ARTICLE:

★ ★ ★ ★

Hi all,
I've noticed a couple edge cases in the Sticky Partitioner and I'd like
to discuss introducing a new KIP to fix it.
Behavior
1. Low throughput producers
The first edge case occurs when a broker becomes temporarily unavailable
for a period less then replica.lag.time.max.ms. If you have a low
throughput producer generating records without a key and using a small
value of linger.ms you will quickly hit the
max.in.flight.requests.per.connection limit for that broker or another
broker which depends on the unavailable broker to achieve acks=all.
At this point, all records will be redirected to whichever broker hits
max.in.flight.requests.per.connection first and if the producer has low
enough throughput compared to batch.size this will result in no records
being sent to any broker until the failing broker becomes available
again. Effectively this transforms a short broker failure into a cluster
failure. Ideally, we'd rather see all records redirected away from these
brokers rather then too them. 2. Overwhelmed brokers The second edge
case occurs when an individual broker begins under performing and cannot
keep up with the producers. Once the broker hits
max.in.flight.requests.per.connection the producer will begin to
redirecting all records without keys to the broker. This results in a
disproportionate percentage of the cluster load going to the failing
broker and begins a death spiral in which the broker becomes more and
more overwhelmed resulting in the producers redirecting more and more of
the clusters load towards it.Proposed Changes We need a solution which
fixes the interaction between the back pressure mechanism
max.in.flight.requests.per.connection and the sticky partitioner.

★ ★ ★ ★

DATA PROVIDED:
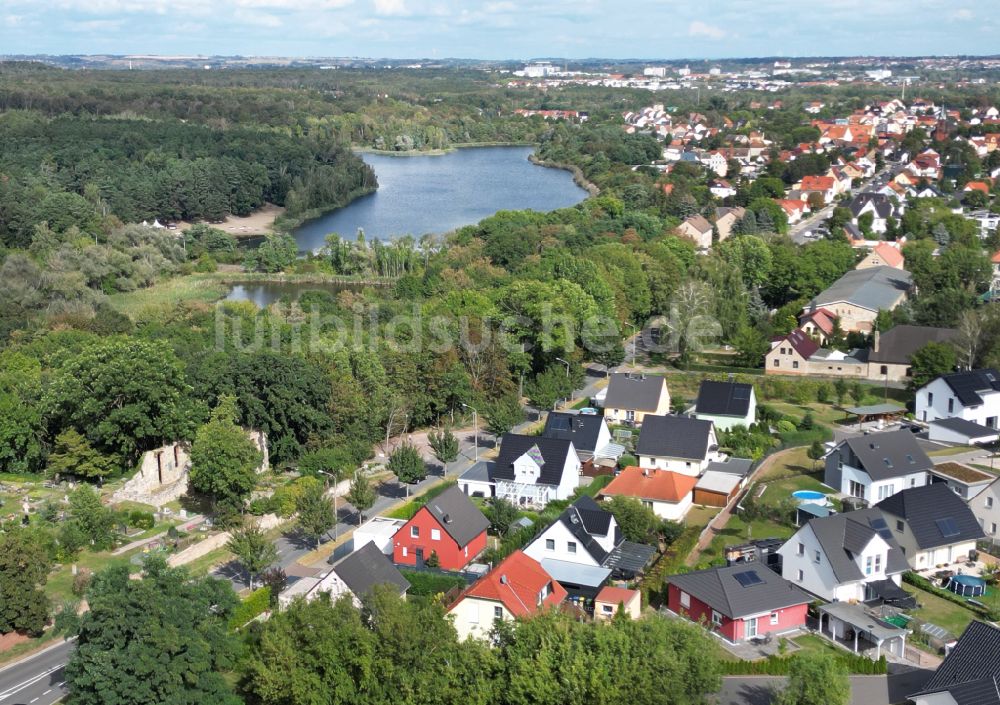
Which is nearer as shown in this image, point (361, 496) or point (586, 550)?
point (586, 550)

★ ★ ★ ★

WRITTEN TASKS:
a) In the post about Sticky Partitioner edge cases, what starts the second edge case?
b) Carry on the post about Sticky Partitioner edge cases, starting after its last sentence.

EXPECTED RESULTS:
a) An individual broker begins underperforming and cannot keep up with the producers.

b)
My current thought is we should remove partitions associated with
brokers which have hit max.in.flight.requests.per.connection from the
available choices for the sticky partitioners. Once they are below
max.in.flight.requests.per.connection they'd then be added back into the
available partition list.
My one concern is that this could cause further edge case behavior for
producers with small values of linger.ms. In particular I could see a
scenario in which the producer hits
max.in.flight.requests.per.connection for all brokers and then blocks on
send() until a request returns rather then building up a new batch. It's
possible (I'd need to investigate the send loop further) the producer
could create a new batch as soon as a request arrives, add a single
record to it and immediately send it then block on send() again. This
would result in the producer doing near to no batching and limiting it's
throughput drastically.
If this is the case, I figure we can allow the sticky partitioner to use
all partitions if all brokers are at
max.in.flight.requests.per.connection. In such a case it would add
records to a single partition until a request completed or it hit
batch.size and then picked a new partition at random.
Feedback
Before writing a KIP I'd love to hear peoples feedback, alternatives and
concerns.
Regards,
Evelyn.